* **Input**:
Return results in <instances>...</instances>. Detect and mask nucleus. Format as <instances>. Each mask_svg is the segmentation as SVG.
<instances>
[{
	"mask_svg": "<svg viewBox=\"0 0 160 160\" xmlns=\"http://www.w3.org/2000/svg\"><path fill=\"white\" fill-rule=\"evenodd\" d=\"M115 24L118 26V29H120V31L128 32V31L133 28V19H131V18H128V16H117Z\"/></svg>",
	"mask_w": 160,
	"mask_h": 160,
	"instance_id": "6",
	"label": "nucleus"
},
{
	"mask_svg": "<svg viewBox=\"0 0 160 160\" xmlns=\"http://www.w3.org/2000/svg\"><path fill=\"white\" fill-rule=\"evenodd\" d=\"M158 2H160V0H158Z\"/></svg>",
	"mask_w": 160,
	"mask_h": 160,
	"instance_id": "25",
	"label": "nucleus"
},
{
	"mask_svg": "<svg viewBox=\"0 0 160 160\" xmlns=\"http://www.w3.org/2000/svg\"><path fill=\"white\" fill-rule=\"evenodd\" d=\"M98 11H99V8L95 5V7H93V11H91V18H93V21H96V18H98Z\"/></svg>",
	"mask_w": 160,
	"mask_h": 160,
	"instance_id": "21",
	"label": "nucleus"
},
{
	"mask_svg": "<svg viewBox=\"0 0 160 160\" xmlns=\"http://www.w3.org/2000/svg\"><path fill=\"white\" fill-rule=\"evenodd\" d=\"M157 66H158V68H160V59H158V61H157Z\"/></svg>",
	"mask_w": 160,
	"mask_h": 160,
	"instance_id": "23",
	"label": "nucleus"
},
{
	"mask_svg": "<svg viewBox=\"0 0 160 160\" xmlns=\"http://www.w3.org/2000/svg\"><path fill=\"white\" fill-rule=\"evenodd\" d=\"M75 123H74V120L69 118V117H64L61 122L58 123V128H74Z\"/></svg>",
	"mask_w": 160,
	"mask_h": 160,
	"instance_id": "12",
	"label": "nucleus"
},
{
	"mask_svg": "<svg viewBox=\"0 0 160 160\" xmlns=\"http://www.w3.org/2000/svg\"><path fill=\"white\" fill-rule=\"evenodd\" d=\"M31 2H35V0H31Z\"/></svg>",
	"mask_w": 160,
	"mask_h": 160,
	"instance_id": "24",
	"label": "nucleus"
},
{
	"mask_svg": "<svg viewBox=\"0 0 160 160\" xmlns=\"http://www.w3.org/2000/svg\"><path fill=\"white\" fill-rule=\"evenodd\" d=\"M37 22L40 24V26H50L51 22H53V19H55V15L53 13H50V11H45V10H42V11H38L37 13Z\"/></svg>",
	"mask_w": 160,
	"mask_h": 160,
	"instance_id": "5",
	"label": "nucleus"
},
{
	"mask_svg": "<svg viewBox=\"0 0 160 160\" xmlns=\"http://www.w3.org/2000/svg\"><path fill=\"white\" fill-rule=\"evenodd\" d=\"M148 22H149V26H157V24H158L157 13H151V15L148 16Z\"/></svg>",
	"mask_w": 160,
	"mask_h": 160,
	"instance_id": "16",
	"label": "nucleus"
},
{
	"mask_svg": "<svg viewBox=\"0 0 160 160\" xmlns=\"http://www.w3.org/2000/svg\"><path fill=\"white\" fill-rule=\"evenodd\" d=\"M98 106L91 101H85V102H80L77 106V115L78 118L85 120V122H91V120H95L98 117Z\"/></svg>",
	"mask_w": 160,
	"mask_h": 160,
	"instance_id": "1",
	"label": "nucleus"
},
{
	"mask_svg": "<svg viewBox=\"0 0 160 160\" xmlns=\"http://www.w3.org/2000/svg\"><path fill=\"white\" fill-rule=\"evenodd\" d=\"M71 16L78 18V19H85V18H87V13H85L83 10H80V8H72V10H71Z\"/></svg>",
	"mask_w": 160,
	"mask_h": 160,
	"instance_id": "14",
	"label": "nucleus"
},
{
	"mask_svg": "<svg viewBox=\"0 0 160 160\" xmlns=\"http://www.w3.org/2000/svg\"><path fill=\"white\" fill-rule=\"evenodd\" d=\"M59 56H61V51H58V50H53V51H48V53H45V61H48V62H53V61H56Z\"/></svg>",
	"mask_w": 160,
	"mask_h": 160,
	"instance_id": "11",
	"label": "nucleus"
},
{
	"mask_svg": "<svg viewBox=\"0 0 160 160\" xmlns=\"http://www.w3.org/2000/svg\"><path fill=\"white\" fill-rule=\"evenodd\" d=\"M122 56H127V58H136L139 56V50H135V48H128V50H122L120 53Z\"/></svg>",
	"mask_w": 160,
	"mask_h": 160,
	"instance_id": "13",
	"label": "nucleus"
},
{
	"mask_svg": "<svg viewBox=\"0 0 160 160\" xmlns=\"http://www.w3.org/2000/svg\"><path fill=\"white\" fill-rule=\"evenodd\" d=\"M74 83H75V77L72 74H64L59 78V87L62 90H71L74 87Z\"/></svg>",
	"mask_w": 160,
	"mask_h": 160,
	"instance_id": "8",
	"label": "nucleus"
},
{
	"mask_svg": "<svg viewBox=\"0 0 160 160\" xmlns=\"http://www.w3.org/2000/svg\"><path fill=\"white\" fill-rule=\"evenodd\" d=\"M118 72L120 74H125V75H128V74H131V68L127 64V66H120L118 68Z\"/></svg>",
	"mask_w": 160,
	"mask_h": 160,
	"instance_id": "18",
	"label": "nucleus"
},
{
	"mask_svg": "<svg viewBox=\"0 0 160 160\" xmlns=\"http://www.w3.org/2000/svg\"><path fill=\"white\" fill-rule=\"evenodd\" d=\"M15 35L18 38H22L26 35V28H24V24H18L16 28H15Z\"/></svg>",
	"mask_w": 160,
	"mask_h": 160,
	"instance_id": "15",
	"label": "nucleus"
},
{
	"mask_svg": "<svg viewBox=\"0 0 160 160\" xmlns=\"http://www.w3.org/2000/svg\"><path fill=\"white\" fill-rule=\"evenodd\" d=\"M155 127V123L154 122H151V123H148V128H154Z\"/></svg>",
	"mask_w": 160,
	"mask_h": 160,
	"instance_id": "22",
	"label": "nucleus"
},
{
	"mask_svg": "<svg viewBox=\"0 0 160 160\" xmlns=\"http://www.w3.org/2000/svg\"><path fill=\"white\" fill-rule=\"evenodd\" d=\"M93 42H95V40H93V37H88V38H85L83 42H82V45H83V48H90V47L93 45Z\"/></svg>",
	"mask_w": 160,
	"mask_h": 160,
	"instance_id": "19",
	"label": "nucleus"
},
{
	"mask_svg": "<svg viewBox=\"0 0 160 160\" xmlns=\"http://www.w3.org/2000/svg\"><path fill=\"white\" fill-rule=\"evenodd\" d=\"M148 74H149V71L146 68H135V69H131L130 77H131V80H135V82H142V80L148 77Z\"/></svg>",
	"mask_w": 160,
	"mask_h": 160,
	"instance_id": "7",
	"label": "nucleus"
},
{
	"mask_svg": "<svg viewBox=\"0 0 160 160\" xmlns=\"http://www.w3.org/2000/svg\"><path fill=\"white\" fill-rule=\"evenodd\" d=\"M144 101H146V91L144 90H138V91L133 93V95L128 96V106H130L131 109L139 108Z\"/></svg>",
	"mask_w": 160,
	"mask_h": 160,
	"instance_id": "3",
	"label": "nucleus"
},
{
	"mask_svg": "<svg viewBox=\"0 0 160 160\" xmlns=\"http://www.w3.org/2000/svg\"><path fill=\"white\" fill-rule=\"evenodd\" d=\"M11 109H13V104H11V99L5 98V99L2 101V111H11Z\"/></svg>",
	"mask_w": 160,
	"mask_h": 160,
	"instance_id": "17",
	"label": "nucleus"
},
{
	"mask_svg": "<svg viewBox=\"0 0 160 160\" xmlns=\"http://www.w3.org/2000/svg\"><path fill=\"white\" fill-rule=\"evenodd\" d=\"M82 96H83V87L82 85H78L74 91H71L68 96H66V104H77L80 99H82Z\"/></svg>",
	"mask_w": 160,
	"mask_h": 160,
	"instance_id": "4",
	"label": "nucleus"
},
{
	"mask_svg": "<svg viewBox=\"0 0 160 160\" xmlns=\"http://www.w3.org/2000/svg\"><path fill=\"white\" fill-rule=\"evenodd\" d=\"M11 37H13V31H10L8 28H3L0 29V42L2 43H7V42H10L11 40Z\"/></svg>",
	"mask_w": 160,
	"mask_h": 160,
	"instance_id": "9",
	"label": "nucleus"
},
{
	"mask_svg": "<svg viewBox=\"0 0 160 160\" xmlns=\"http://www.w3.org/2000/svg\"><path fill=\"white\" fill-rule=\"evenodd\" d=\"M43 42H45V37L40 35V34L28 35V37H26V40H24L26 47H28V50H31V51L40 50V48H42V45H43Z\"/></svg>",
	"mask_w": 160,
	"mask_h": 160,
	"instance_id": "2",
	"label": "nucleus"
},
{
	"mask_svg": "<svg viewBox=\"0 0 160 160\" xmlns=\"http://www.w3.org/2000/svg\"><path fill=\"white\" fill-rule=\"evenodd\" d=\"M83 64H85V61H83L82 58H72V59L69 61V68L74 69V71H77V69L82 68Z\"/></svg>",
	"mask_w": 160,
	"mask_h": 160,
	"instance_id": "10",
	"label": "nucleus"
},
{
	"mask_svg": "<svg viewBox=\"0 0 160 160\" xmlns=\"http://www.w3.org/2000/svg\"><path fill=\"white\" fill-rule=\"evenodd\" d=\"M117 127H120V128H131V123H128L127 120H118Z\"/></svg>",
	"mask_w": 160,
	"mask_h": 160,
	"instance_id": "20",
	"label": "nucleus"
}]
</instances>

* **What this task involves**:
Gather every line in the items above that contains the string "instances", and copy each of those lines in full.

* **Exercise solution**:
Return results in <instances>...</instances>. Detect and mask nucleus. Format as <instances>. Each mask_svg is the segmentation as SVG.
<instances>
</instances>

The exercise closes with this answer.